EXERCISE MATERIALS:
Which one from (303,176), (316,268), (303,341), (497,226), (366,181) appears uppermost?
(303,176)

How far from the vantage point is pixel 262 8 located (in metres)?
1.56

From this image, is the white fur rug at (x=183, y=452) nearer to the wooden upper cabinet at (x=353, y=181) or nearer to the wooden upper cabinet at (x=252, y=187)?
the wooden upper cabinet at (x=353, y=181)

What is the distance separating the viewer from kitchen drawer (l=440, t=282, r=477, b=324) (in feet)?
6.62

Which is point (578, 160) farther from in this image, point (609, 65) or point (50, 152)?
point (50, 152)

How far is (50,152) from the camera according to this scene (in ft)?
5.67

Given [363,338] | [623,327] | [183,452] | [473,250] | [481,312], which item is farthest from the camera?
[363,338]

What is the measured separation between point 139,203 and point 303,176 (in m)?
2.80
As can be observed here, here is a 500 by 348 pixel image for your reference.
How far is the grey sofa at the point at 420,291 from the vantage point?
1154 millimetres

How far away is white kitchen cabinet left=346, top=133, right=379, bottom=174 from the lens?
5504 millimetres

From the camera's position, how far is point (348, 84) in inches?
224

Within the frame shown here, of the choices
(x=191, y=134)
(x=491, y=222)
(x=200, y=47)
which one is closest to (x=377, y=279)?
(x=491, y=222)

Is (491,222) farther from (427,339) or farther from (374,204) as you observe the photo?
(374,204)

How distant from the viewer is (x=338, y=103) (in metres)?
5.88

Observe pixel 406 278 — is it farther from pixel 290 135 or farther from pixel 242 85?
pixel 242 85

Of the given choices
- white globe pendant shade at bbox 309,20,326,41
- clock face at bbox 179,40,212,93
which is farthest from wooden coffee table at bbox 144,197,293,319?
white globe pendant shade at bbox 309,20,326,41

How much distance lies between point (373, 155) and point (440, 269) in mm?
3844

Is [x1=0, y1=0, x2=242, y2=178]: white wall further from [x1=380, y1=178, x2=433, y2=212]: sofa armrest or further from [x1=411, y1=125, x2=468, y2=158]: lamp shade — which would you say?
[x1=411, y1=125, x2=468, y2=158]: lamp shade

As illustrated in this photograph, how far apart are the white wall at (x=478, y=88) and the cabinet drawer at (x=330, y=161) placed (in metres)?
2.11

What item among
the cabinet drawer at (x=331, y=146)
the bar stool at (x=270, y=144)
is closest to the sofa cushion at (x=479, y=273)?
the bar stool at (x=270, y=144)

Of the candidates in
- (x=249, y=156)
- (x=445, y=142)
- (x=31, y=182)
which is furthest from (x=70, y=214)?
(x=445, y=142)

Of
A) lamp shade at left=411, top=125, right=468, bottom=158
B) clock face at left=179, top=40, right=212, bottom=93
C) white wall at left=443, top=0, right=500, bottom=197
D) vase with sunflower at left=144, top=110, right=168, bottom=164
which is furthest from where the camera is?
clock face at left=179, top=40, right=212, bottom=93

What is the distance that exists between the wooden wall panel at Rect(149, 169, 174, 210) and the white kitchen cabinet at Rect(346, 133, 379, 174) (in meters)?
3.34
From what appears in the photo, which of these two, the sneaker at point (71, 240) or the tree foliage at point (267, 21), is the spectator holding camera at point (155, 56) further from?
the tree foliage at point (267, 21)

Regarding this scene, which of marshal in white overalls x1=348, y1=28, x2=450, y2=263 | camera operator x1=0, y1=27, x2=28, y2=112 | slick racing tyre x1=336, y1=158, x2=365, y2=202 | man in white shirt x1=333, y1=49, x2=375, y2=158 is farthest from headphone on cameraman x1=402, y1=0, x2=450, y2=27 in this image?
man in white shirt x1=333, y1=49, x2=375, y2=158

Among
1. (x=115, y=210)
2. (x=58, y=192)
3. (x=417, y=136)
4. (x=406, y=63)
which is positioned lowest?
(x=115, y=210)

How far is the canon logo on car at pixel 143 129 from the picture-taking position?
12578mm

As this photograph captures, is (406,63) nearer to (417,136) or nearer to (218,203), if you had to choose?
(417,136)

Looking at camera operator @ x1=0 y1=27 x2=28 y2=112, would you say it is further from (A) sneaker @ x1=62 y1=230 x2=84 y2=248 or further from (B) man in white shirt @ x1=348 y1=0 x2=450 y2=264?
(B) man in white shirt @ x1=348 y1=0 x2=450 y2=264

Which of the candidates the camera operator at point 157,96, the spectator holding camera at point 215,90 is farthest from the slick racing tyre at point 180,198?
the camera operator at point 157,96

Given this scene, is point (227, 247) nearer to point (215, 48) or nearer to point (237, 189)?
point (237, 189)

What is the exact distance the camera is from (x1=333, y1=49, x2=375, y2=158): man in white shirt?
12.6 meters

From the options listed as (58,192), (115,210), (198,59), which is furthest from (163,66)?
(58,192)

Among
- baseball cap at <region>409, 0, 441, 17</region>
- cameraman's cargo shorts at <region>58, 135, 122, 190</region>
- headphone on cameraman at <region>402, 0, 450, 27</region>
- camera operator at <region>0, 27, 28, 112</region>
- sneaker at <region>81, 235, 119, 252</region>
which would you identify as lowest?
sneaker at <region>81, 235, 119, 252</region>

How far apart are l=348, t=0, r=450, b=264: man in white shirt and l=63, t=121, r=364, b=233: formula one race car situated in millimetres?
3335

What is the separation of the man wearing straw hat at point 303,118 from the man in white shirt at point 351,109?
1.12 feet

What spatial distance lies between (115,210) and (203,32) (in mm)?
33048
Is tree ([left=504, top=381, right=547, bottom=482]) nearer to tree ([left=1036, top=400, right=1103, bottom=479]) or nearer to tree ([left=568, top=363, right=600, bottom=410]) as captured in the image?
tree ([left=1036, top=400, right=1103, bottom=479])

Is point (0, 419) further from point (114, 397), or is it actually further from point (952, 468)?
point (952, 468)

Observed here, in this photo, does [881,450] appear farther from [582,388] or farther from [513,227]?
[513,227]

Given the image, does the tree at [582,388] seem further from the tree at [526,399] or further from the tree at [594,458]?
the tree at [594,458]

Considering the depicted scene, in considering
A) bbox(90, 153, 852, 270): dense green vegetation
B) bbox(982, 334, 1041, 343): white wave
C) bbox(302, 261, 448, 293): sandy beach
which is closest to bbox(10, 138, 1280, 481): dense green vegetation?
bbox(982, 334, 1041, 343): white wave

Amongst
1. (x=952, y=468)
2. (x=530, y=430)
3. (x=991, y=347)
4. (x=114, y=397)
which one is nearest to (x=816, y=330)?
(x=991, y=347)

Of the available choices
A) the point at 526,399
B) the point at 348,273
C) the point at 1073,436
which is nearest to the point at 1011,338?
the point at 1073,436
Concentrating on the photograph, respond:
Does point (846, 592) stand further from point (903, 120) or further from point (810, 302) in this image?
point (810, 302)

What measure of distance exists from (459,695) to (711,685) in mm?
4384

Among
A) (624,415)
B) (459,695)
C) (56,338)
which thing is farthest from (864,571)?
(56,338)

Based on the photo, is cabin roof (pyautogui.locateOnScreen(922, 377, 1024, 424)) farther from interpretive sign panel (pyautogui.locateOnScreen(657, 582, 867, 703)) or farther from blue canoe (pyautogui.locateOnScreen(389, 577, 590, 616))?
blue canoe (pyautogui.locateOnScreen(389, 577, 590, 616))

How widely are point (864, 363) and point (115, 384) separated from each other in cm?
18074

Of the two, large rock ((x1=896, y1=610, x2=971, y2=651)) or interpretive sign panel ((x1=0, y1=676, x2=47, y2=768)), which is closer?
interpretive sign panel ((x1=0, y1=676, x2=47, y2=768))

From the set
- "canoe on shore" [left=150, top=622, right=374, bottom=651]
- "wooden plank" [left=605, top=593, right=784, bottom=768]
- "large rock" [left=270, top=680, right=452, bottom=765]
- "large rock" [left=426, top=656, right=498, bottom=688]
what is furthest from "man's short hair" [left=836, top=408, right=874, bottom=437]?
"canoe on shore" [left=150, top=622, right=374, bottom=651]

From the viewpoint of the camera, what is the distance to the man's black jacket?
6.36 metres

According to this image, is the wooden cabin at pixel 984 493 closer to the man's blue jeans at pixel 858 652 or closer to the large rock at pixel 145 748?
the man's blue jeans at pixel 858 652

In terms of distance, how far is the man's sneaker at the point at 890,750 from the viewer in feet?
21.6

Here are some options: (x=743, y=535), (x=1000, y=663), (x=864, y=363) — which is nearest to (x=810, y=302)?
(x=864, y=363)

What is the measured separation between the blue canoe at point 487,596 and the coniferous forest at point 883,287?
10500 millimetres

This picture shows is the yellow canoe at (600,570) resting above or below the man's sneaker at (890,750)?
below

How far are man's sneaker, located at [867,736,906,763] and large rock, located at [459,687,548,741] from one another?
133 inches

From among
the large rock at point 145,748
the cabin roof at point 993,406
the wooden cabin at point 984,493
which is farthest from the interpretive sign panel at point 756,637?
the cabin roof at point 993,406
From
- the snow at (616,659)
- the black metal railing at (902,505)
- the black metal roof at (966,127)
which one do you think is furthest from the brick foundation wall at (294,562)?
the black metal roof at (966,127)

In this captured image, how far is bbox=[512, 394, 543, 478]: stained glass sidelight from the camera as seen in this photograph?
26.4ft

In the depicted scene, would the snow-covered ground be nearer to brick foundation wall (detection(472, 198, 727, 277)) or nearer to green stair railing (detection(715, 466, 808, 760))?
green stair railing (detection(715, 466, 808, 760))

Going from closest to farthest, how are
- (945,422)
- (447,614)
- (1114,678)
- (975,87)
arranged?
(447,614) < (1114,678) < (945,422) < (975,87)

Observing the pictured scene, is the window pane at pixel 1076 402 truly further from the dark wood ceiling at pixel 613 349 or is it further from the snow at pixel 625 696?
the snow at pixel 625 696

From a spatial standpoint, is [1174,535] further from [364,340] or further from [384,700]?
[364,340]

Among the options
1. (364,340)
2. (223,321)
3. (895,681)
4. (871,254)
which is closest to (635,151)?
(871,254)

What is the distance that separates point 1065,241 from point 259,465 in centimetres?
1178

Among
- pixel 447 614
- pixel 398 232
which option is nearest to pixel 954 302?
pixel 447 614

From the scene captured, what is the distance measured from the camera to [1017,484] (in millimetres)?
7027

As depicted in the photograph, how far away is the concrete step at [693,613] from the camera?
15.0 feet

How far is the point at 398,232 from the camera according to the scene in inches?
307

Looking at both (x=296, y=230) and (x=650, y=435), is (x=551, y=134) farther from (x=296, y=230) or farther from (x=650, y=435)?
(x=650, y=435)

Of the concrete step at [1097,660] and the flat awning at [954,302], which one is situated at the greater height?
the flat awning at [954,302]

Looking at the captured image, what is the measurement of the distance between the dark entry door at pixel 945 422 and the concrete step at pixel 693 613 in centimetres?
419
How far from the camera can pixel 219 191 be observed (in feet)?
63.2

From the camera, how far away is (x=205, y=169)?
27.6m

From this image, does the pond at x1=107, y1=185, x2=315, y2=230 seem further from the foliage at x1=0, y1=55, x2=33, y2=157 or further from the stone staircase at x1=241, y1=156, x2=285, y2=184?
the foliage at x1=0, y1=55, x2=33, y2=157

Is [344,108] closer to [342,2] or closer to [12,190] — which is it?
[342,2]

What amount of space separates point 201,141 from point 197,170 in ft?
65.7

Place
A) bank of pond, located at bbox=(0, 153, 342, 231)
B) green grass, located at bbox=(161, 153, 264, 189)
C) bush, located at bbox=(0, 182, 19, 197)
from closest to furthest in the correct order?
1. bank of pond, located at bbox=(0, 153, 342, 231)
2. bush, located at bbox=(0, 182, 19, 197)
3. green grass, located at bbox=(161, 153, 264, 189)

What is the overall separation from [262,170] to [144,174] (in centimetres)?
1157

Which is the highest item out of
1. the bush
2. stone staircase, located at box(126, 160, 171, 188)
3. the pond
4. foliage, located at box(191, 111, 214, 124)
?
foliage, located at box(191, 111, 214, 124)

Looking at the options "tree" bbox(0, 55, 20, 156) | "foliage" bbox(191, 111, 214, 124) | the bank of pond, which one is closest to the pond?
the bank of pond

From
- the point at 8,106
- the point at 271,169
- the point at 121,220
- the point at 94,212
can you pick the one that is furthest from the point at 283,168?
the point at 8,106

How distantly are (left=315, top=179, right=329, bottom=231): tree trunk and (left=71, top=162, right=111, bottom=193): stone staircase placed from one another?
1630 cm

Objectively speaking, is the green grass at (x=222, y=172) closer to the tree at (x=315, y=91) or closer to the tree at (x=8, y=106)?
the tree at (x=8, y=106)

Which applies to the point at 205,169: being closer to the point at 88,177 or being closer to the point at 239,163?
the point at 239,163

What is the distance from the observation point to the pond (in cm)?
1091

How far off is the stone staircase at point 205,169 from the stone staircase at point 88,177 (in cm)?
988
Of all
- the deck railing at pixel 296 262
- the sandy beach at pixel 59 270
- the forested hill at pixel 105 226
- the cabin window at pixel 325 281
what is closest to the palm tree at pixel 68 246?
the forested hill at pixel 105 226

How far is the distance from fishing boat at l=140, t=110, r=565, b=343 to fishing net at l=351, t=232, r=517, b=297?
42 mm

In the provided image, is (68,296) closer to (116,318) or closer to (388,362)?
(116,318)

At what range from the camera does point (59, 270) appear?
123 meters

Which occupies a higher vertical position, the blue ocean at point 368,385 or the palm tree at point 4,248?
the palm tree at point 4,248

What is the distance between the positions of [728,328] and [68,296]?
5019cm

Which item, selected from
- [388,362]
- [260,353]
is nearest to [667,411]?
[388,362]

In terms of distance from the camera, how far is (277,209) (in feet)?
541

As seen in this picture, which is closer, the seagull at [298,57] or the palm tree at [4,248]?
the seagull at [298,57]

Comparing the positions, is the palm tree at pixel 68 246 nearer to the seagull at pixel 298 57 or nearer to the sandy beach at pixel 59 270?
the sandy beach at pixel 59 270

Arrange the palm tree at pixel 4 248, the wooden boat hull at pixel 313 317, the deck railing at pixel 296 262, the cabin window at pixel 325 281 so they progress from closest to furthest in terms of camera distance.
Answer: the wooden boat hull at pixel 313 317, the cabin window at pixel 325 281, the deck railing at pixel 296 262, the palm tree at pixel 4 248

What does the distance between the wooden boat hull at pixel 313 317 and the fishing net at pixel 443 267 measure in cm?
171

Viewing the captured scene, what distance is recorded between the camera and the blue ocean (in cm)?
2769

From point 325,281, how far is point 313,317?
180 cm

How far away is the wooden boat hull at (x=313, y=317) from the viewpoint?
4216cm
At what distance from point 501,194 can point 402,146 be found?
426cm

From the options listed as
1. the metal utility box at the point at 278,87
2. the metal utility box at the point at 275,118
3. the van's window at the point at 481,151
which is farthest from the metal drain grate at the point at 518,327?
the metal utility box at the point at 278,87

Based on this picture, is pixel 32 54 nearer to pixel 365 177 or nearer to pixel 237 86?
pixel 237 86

STATED EXERCISE: Reproduce exactly the line containing "Viewing the captured" and every line after it through the end of the records above, and nothing else.

RESPONSE:
Viewing the captured scene, what distance is recorded between the camera and the blue ocean (in cm)?
2769

From point 325,281, how far is point 313,317?
180 cm

How far away is the wooden boat hull at (x=313, y=317) from the viewpoint?
4216cm
At what distance from point 501,194 can point 402,146 be found?
426cm

From the options listed as
1. the metal utility box at the point at 278,87
2. the metal utility box at the point at 275,118
3. the van's window at the point at 481,151
which is farthest from the metal drain grate at the point at 518,327?
the metal utility box at the point at 278,87

Based on this picture, is pixel 32 54 nearer to pixel 365 177 or nearer to pixel 237 86?
pixel 237 86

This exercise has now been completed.